What is being asked –
Please render every line of the records below as a numbered list, dropping the blank lines.

○ ○ ○ ○

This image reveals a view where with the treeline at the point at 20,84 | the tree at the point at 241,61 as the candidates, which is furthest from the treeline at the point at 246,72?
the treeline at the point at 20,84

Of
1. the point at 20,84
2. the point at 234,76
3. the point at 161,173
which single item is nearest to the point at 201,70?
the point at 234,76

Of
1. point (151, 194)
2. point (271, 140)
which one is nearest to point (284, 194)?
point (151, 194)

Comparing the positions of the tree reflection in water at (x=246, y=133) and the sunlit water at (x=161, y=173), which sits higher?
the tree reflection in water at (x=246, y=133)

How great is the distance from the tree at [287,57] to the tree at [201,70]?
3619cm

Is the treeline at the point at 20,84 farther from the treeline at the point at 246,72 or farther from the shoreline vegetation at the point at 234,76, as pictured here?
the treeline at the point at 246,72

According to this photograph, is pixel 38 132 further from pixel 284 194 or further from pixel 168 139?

○ ○ ○ ○

Task output –
1. This image reveals a view where with the treeline at the point at 20,84 | the tree at the point at 241,61 as the candidates, which is furthest from the treeline at the point at 246,72?
2. the treeline at the point at 20,84
3. Of
4. 1. the point at 20,84
5. 2. the point at 234,76
6. 3. the point at 161,173
7. which single item is nearest to the point at 201,70?
8. the point at 234,76
9. Of
10. 1. point (151, 194)
11. 2. point (271, 140)
12. which one is nearest to point (284, 194)?
13. point (151, 194)
14. Comparing the positions of the tree reflection in water at (x=246, y=133) and the sunlit water at (x=161, y=173), which sits higher?
15. the tree reflection in water at (x=246, y=133)
16. How great is the distance from the tree at [287,57] to the tree at [201,70]?
17. 3619cm
18. Is the treeline at the point at 20,84 farther from the treeline at the point at 246,72 or farther from the shoreline vegetation at the point at 234,76, as pictured here?
19. the treeline at the point at 246,72
20. According to this photograph, is pixel 38 132 further from pixel 284 194 or further from pixel 168 139?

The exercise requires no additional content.